Eu sabia que encontraria uma taça na pia no café da manhã
---------------------------------------------------------------------------Mais tarde naquela noite eu caí no sono pensando na afirmação da minha mãe
sobre nojo que se transformava em desejo. Isso certamente não acontecia, não é?
Ninguém mais acreditava em alquimia. Não se podia criar ouro usando pedras ou
palha.
Mas enquanto eu dormia, sonhei com Lucius. Nós estávamos na cozinha dos
meus pais, e ele segurava uma colher perto do meu rosto. Só que ela não estava
cheia de tofu congelado. Ela estava cheia com a calda de chocolate mais escura e
decadente que eu já tinha visto.
"Coma", Lucius pressionou, pressionando a colher levemente contra meus lábios.

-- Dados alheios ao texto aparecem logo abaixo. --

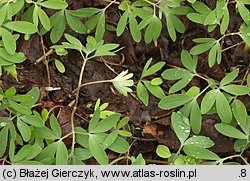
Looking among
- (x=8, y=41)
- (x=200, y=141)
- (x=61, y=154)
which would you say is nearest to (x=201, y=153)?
(x=200, y=141)

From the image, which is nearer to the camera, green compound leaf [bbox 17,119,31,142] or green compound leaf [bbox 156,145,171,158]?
green compound leaf [bbox 17,119,31,142]

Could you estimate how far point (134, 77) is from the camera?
208cm

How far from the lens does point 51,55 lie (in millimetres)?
2080

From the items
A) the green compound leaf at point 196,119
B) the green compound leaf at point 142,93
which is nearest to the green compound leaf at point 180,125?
the green compound leaf at point 196,119

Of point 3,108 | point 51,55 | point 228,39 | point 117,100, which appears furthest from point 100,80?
point 228,39

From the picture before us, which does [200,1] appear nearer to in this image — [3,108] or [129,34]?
[129,34]

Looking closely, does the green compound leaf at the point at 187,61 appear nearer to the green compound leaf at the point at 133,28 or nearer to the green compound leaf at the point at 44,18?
the green compound leaf at the point at 133,28

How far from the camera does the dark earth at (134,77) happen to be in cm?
200

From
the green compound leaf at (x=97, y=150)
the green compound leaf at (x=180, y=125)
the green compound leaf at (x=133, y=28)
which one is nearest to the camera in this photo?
the green compound leaf at (x=97, y=150)

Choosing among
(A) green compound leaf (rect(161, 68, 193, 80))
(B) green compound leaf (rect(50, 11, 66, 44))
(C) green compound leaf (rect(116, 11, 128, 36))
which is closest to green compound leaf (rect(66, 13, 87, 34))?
(B) green compound leaf (rect(50, 11, 66, 44))

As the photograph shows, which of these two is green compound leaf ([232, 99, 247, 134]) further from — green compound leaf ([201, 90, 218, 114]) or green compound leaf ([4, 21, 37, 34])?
green compound leaf ([4, 21, 37, 34])

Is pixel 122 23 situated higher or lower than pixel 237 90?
higher

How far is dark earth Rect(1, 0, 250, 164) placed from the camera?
1997 mm

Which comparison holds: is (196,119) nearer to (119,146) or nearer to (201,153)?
(201,153)
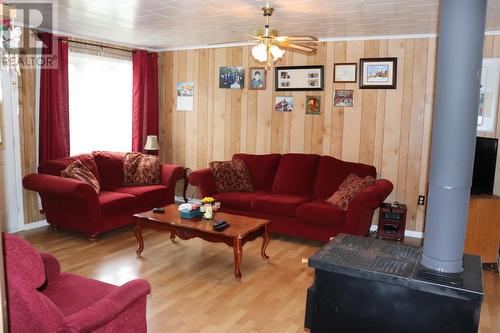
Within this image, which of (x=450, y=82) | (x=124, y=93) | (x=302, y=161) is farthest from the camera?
(x=124, y=93)

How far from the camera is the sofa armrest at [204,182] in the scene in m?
5.03

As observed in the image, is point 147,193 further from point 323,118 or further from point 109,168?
point 323,118

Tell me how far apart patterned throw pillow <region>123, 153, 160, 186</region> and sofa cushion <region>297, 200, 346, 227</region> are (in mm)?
2076

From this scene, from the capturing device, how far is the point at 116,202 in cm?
466

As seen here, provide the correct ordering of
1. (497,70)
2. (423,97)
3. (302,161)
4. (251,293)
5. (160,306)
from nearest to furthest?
(160,306)
(251,293)
(497,70)
(423,97)
(302,161)

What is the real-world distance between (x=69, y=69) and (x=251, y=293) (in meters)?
3.81

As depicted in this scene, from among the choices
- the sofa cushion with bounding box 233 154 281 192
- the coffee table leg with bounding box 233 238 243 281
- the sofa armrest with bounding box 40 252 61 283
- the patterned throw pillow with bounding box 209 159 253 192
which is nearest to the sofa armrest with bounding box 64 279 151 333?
the sofa armrest with bounding box 40 252 61 283

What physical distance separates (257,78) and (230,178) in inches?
57.2

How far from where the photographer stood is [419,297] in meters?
1.66

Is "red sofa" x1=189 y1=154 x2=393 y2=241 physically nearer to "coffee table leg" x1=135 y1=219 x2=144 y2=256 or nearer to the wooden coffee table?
the wooden coffee table

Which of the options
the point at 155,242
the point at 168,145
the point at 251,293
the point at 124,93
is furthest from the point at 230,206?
the point at 124,93

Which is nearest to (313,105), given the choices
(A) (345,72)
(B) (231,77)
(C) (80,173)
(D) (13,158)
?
(A) (345,72)

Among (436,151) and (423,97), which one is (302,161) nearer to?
(423,97)

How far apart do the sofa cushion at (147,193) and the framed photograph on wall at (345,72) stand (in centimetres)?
259
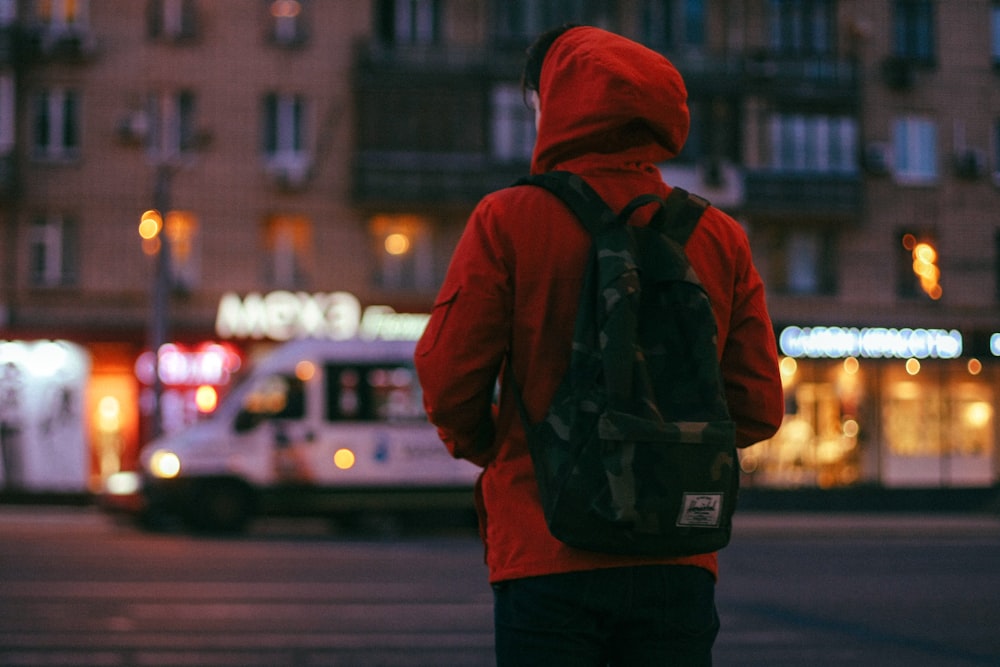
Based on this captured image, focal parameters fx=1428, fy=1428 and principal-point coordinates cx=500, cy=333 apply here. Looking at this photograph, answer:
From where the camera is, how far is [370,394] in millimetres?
20547

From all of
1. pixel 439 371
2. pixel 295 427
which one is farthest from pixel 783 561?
pixel 439 371

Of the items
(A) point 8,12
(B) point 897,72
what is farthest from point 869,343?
(A) point 8,12

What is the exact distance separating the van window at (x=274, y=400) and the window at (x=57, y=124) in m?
12.8

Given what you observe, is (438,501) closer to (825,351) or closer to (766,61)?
(825,351)

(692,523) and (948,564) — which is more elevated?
(692,523)

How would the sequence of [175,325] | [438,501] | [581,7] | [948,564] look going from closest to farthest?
[948,564], [438,501], [175,325], [581,7]

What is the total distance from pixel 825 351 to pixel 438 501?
14.2 meters

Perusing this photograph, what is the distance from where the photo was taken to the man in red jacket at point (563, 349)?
8.45 ft

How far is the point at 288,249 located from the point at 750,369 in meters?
29.1

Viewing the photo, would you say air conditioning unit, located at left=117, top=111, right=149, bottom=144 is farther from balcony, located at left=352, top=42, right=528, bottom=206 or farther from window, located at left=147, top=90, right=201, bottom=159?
balcony, located at left=352, top=42, right=528, bottom=206

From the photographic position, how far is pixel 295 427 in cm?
2044

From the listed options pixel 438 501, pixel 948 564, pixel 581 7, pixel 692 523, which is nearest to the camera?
pixel 692 523

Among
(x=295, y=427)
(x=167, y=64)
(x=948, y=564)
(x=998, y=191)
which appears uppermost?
(x=167, y=64)

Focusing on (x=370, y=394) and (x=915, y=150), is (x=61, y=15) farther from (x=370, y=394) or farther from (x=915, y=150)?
(x=915, y=150)
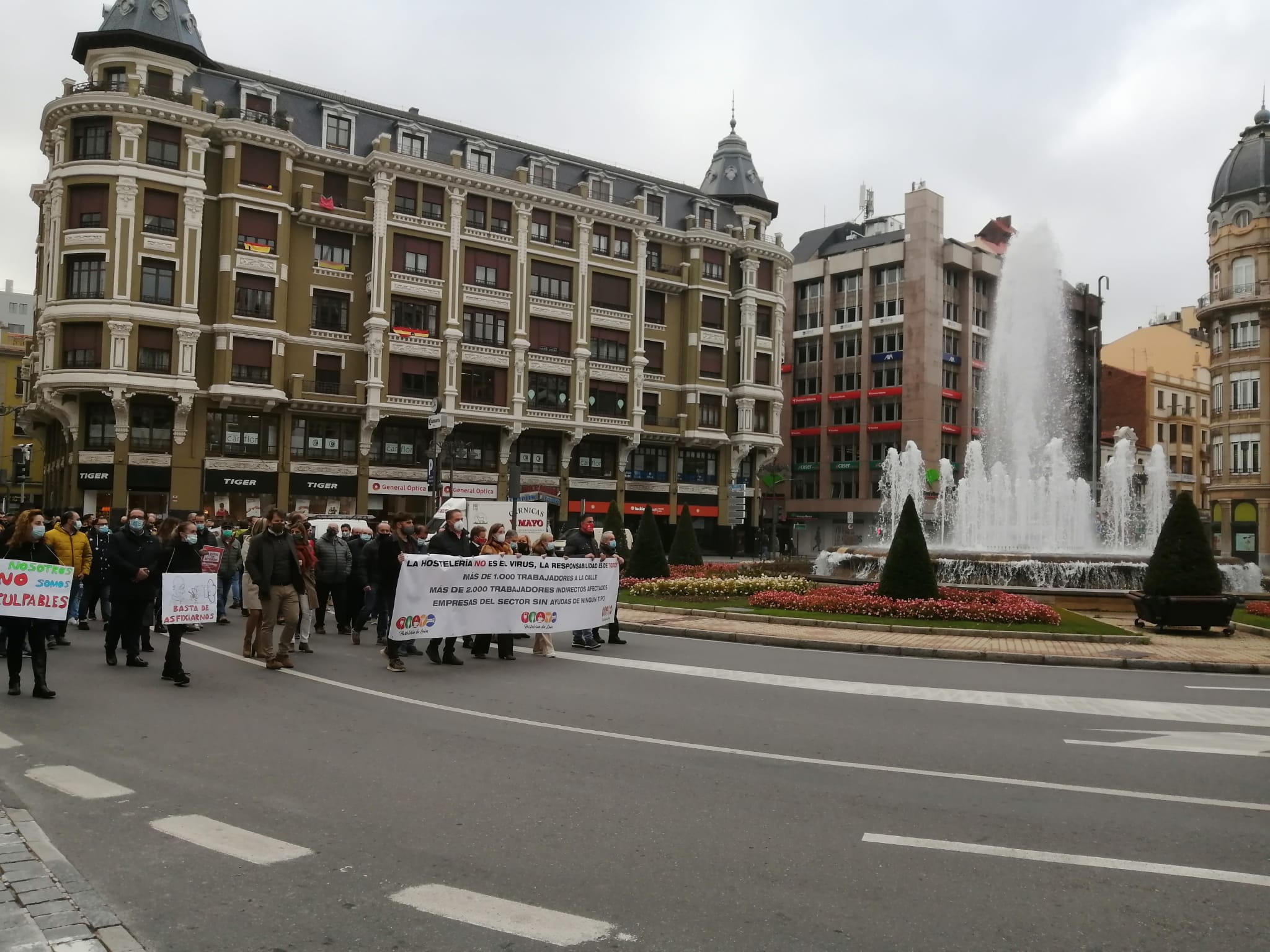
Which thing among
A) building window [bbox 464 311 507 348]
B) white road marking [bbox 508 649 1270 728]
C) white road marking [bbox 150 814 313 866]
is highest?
building window [bbox 464 311 507 348]

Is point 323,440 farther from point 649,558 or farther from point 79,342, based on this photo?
point 649,558

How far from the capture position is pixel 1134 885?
16.2 ft

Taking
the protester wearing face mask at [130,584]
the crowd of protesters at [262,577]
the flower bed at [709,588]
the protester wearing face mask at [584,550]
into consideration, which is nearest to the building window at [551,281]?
the flower bed at [709,588]

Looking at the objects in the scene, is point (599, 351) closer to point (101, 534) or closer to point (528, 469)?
point (528, 469)

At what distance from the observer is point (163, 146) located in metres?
44.4

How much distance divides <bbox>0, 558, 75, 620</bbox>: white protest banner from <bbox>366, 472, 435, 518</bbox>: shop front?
126ft

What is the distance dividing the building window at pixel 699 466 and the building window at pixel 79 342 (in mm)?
31104

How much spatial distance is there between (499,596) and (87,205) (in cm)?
3881

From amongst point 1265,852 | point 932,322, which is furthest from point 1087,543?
point 932,322

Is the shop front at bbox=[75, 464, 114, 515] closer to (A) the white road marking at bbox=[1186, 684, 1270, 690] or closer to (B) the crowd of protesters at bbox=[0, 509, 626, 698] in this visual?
(B) the crowd of protesters at bbox=[0, 509, 626, 698]

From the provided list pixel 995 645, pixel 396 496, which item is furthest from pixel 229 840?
pixel 396 496

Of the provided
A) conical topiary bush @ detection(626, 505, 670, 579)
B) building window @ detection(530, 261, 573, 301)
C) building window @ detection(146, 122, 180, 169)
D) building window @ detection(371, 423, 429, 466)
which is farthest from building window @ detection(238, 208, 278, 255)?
conical topiary bush @ detection(626, 505, 670, 579)

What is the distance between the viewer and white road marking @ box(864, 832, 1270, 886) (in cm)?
509

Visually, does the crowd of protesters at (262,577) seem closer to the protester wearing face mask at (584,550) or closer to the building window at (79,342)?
the protester wearing face mask at (584,550)
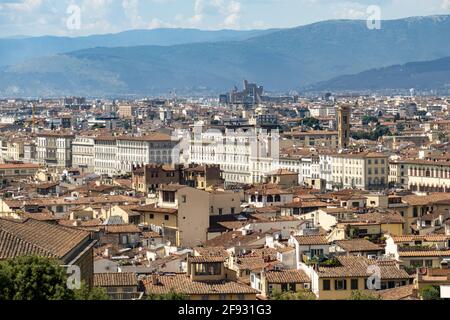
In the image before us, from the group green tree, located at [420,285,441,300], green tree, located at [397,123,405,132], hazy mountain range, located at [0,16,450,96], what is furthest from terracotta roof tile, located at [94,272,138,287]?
hazy mountain range, located at [0,16,450,96]

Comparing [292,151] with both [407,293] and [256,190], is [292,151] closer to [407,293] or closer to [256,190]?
[256,190]

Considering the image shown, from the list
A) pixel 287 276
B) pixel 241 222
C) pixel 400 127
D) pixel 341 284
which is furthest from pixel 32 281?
pixel 400 127

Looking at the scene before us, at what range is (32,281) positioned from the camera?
25.3ft

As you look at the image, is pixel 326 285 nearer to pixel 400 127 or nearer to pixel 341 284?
pixel 341 284

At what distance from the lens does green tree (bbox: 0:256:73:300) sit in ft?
24.7

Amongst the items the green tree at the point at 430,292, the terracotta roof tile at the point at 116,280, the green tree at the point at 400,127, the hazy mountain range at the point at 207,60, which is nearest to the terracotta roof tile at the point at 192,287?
the terracotta roof tile at the point at 116,280

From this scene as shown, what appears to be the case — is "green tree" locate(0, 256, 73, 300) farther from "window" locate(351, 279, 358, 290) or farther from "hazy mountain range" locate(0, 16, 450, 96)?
"hazy mountain range" locate(0, 16, 450, 96)

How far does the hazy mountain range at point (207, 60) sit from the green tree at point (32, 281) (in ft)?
380

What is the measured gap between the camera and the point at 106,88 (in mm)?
172500

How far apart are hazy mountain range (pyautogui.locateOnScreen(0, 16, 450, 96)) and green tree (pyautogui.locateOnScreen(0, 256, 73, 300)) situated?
115783 mm

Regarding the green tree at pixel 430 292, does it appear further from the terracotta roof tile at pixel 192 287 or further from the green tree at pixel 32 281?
the green tree at pixel 32 281

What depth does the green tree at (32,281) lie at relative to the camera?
752 cm

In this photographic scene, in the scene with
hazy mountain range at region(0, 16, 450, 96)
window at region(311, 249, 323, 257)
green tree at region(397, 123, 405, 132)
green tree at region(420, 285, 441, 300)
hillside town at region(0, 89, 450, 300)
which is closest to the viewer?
green tree at region(420, 285, 441, 300)

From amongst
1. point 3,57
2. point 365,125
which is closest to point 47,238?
point 365,125
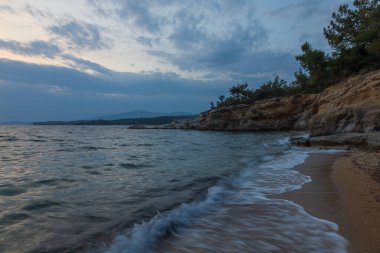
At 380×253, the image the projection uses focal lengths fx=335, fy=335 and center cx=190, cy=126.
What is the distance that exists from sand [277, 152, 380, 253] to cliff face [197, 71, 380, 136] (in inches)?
446

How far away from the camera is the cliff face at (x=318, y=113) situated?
21.8 m

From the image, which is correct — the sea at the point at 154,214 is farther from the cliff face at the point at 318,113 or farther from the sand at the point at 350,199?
the cliff face at the point at 318,113

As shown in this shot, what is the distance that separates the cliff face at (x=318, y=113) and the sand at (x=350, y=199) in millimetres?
11333

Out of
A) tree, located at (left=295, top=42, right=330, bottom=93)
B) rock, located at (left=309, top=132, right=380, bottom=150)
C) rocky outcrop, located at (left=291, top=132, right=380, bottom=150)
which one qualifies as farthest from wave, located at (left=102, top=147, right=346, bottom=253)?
tree, located at (left=295, top=42, right=330, bottom=93)

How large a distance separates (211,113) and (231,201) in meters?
55.9

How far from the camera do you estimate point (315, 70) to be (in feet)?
163

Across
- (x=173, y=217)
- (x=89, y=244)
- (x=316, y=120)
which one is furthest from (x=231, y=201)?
(x=316, y=120)

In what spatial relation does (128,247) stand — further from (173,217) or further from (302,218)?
(302,218)

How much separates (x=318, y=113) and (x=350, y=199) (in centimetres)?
2546

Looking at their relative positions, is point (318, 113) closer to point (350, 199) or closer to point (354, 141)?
point (354, 141)

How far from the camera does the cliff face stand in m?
21.8

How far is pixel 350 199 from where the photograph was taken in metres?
6.65

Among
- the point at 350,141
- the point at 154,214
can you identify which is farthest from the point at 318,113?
the point at 154,214

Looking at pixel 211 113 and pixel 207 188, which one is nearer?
pixel 207 188
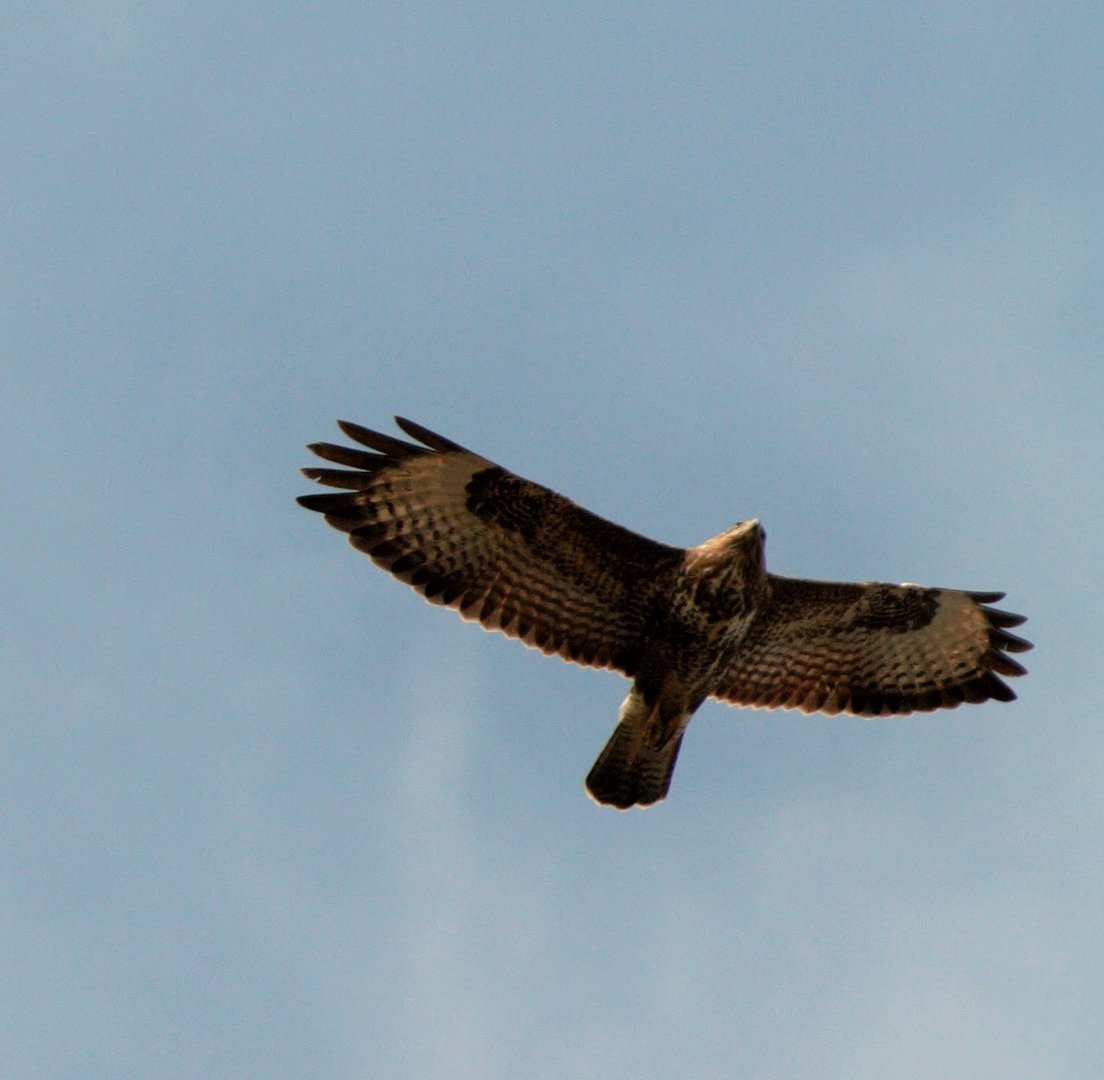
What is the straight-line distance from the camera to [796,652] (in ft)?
44.5

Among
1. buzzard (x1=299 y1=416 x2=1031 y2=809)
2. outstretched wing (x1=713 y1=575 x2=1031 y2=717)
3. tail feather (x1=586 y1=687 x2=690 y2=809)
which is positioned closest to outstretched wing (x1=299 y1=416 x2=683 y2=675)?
buzzard (x1=299 y1=416 x2=1031 y2=809)

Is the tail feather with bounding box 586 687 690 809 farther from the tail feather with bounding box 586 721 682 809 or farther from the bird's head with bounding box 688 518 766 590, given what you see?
the bird's head with bounding box 688 518 766 590

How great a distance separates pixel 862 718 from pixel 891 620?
82 centimetres

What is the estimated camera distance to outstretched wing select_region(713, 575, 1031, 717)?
13.4 m

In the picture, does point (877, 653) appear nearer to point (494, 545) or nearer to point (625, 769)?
point (625, 769)

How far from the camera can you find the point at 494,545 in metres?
12.8

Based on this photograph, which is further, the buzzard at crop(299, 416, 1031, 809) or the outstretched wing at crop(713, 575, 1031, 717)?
the outstretched wing at crop(713, 575, 1031, 717)

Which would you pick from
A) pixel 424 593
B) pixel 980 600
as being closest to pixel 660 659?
pixel 424 593

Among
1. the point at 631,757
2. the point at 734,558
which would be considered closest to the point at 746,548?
the point at 734,558

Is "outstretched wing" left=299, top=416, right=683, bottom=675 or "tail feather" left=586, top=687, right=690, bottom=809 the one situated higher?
"outstretched wing" left=299, top=416, right=683, bottom=675

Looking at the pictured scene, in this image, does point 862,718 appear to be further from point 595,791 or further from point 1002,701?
point 595,791

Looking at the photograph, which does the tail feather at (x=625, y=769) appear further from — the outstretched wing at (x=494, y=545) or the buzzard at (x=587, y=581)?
the outstretched wing at (x=494, y=545)

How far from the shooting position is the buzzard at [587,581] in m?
12.5

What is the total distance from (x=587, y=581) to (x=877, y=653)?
7.73ft
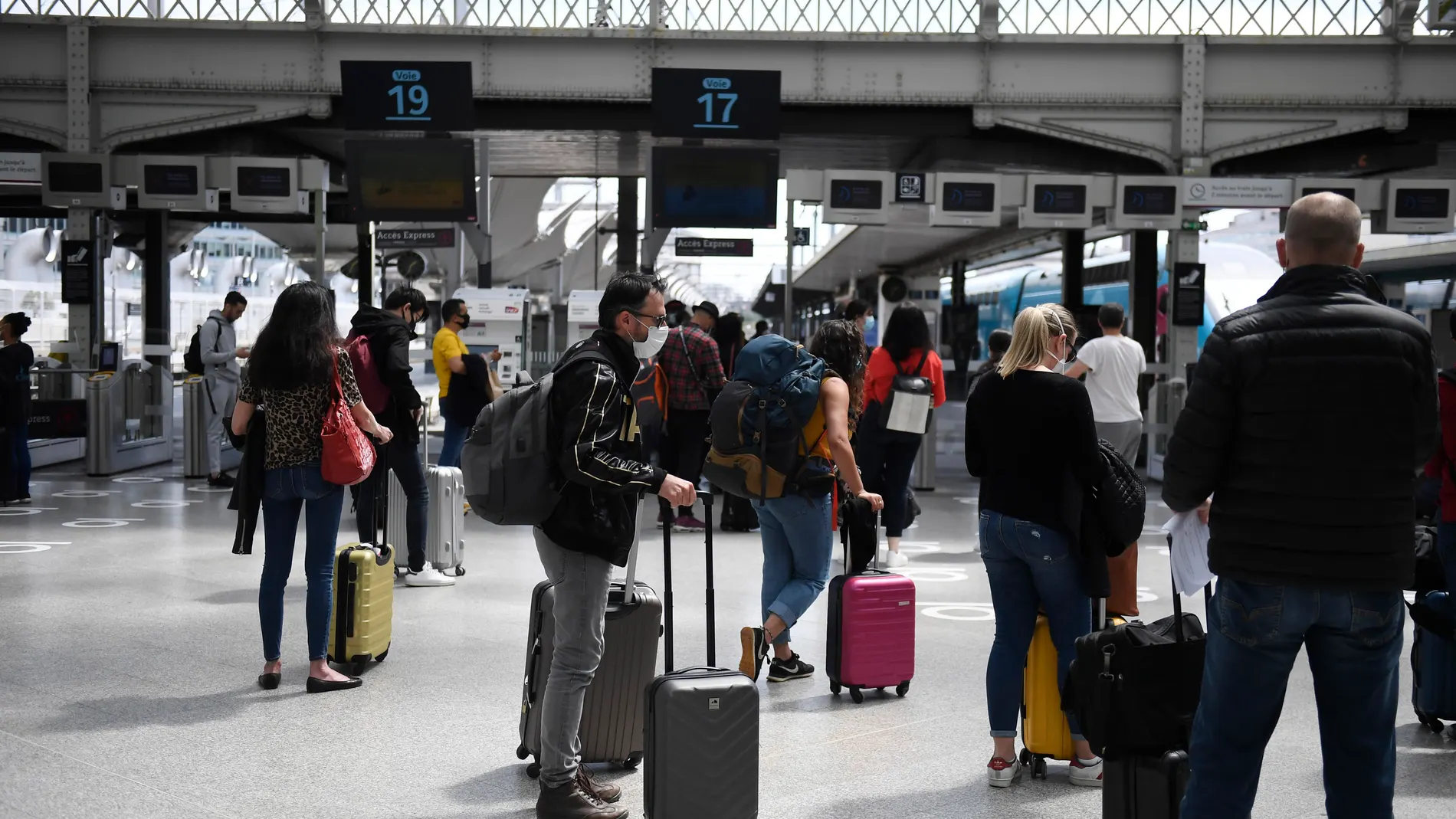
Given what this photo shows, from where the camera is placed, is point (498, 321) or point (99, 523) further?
point (498, 321)

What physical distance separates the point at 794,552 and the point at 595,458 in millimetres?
2008

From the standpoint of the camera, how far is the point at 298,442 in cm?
532

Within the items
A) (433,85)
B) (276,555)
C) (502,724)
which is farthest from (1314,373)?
(433,85)

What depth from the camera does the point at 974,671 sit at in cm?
598

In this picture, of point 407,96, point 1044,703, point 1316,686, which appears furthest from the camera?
point 407,96

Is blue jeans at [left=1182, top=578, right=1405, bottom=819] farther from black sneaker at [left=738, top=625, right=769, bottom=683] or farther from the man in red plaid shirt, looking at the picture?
the man in red plaid shirt

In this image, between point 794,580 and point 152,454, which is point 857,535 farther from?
point 152,454

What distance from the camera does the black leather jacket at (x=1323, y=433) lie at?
283 cm

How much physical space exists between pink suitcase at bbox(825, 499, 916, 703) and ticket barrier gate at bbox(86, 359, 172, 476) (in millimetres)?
10721

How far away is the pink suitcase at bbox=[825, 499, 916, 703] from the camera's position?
5379 mm

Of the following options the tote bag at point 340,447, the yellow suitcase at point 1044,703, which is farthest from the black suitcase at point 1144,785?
the tote bag at point 340,447

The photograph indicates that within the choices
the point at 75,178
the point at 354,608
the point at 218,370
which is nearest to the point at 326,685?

"Chocolate é um dos grandes prazeres da vida." Seus olhos pretos brilharam.
"Um deles, pelo menos."
Eu queria protestar. Estou gorda demais... gorda demais... Mas ele continuou
segurando aquela colher, e o chocolate, que começava a pingar, era tentador
demais para que qualquer mortal resistisse, e no final, eu comi tudo. Era como
seda na minha língua. Eu jurava que conseguia sentir o gosto enquanto dormia.
Eu agarrei e segurei a mão de Lucius, mantendo-a no lugar, e fechei os olhos
enquanto terminava com o resto do elixir doce. Quando eu acabei, e abri os olhos
novamente, a colher tinha desaparecido, como acontece com as coisas nos
sonhos, e só restava eu e Lucius, meus dedos entrelaçados com os dele, meu
peito suave - minhas curvas - pressionadas contra o corpo duro dele.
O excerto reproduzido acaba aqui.